### BRIEF
For each line of the listing that holds "intervals", show the full line.

### INFORMATION PROVIDED
*** Block opens ***
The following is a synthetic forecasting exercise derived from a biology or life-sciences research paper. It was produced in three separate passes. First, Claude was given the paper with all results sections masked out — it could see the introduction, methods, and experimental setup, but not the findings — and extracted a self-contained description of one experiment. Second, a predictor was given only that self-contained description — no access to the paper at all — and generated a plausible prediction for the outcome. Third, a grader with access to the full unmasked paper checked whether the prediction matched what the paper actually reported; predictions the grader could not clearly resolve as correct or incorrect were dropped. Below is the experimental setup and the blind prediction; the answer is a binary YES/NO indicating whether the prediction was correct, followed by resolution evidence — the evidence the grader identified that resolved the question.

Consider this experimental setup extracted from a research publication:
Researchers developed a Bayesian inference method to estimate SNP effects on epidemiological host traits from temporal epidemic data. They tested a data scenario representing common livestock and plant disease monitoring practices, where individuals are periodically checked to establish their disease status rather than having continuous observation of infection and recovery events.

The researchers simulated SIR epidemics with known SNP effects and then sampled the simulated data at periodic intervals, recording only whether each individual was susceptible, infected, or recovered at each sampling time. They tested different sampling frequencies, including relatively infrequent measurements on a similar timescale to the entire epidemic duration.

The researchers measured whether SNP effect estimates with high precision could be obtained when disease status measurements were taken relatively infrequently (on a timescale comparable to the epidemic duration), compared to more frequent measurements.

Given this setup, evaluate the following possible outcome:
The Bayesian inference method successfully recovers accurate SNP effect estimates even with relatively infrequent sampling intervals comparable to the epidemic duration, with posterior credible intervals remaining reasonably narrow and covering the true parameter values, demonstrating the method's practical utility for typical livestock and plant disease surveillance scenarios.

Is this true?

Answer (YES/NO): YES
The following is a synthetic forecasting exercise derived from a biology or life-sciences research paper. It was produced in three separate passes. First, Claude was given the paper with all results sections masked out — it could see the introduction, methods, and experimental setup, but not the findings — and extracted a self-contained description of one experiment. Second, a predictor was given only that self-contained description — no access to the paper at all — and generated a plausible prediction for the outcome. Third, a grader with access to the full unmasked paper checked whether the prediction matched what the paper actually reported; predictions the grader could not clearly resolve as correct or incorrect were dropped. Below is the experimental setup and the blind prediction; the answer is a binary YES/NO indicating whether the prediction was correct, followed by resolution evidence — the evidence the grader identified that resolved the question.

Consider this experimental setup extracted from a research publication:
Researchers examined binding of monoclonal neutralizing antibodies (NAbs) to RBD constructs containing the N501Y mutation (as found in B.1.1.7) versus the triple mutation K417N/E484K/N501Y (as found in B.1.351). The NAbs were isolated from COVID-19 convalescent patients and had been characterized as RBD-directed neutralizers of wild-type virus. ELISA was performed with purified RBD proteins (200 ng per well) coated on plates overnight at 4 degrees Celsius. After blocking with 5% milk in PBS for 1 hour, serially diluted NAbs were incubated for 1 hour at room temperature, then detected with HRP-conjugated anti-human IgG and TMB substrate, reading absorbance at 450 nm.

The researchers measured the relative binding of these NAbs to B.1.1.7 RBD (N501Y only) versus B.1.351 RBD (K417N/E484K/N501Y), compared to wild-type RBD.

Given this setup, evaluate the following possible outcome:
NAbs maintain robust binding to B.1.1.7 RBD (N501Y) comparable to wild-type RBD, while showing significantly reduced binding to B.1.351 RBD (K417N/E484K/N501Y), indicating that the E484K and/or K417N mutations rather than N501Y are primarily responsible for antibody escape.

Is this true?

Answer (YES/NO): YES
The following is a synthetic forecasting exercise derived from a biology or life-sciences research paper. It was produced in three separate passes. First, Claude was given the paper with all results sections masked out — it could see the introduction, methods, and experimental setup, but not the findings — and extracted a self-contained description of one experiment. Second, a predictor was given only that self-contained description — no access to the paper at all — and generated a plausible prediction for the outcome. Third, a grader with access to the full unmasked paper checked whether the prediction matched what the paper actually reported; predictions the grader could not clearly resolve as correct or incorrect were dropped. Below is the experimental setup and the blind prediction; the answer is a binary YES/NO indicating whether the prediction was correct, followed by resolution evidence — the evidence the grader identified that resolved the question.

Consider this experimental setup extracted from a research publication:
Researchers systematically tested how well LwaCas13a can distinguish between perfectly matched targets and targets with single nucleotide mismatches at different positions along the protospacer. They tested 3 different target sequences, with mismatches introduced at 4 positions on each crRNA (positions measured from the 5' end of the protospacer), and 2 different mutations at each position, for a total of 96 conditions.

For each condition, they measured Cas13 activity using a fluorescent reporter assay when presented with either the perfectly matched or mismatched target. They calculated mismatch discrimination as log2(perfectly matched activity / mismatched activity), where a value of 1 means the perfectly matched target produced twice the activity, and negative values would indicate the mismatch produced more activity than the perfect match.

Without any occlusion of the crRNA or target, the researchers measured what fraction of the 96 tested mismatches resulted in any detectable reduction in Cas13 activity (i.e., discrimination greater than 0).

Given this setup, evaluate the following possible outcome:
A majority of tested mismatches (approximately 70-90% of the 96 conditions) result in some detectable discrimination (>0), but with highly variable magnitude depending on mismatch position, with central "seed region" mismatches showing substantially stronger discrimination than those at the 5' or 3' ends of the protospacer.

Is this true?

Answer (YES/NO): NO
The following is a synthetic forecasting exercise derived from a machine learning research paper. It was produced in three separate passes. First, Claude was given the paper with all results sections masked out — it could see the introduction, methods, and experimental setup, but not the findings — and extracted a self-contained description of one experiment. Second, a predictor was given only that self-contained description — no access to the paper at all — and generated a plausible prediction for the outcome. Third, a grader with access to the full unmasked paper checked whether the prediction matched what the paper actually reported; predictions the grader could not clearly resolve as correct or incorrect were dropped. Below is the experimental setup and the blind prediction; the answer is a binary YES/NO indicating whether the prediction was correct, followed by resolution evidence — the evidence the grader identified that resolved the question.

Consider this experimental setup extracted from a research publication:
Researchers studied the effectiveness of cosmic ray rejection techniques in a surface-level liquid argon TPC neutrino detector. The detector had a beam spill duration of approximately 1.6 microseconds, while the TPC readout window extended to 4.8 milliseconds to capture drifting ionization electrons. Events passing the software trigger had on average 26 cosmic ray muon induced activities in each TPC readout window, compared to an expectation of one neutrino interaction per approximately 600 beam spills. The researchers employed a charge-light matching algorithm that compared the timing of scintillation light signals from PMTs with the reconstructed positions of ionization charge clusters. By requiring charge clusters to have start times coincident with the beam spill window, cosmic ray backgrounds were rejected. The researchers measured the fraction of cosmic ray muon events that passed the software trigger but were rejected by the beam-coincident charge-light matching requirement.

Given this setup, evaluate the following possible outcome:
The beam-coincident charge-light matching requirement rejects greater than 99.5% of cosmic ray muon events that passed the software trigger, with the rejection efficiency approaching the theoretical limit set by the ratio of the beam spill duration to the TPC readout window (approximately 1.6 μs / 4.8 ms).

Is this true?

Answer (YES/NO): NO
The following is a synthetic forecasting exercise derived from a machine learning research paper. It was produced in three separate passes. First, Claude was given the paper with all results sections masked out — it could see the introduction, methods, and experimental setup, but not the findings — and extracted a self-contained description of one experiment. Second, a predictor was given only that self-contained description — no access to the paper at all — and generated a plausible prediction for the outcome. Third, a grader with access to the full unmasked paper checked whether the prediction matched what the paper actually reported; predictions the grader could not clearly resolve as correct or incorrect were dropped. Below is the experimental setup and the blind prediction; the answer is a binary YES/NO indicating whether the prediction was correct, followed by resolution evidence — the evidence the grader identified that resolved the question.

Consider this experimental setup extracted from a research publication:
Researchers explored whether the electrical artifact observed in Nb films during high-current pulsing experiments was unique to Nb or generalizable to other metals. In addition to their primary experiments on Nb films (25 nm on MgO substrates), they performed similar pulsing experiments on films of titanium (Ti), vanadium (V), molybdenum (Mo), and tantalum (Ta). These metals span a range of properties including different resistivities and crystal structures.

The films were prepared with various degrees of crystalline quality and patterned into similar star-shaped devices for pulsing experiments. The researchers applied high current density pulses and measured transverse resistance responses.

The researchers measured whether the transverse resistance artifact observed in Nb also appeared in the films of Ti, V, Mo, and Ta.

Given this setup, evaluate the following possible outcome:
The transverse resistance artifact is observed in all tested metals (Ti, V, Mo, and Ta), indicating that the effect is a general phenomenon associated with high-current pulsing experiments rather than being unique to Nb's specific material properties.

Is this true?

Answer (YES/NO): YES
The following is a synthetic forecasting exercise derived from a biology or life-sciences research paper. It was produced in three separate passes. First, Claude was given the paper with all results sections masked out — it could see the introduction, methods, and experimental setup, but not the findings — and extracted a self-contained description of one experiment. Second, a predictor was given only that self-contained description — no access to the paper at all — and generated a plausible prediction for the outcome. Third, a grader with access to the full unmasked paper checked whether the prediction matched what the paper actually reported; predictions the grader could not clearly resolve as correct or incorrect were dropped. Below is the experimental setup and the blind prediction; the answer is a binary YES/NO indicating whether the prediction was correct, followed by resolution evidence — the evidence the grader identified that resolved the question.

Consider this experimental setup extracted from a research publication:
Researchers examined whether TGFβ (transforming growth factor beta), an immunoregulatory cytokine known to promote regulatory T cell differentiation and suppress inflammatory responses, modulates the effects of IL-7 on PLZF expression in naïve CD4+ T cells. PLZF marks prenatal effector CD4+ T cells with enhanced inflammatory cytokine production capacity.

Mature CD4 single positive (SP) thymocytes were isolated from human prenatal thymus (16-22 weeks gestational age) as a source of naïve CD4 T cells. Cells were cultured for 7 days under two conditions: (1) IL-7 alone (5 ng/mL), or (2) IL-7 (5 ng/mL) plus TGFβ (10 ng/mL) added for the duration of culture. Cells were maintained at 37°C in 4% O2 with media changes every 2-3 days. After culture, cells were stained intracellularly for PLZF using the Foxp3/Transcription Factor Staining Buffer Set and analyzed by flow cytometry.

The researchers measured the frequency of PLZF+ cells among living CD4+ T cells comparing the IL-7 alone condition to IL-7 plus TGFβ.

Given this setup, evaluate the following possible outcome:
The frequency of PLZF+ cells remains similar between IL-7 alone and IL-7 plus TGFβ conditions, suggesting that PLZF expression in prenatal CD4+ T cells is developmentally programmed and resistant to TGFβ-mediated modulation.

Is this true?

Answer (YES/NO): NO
*** Block closes ***
### WORKED SOLUTION
The researchers simulated SIR epidemics with known SNP effects and then sampled the simulated data at periodic intervals, recording only whether each individual was susceptible, infected, or recovered at each sampling time. They tested different sampling frequencies, including relatively infrequent measurements on a similar timescale to the entire epidemic duration.
The Bayesian inference method successfully recovers accurate SNP effect estimates even with relatively infrequent sampling intervals comparable to the epidemic duration, with posterior credible intervals remaining reasonably narrow and covering the true parameter values, demonstrating the method's practical utility for typical livestock and plant disease surveillance scenarios.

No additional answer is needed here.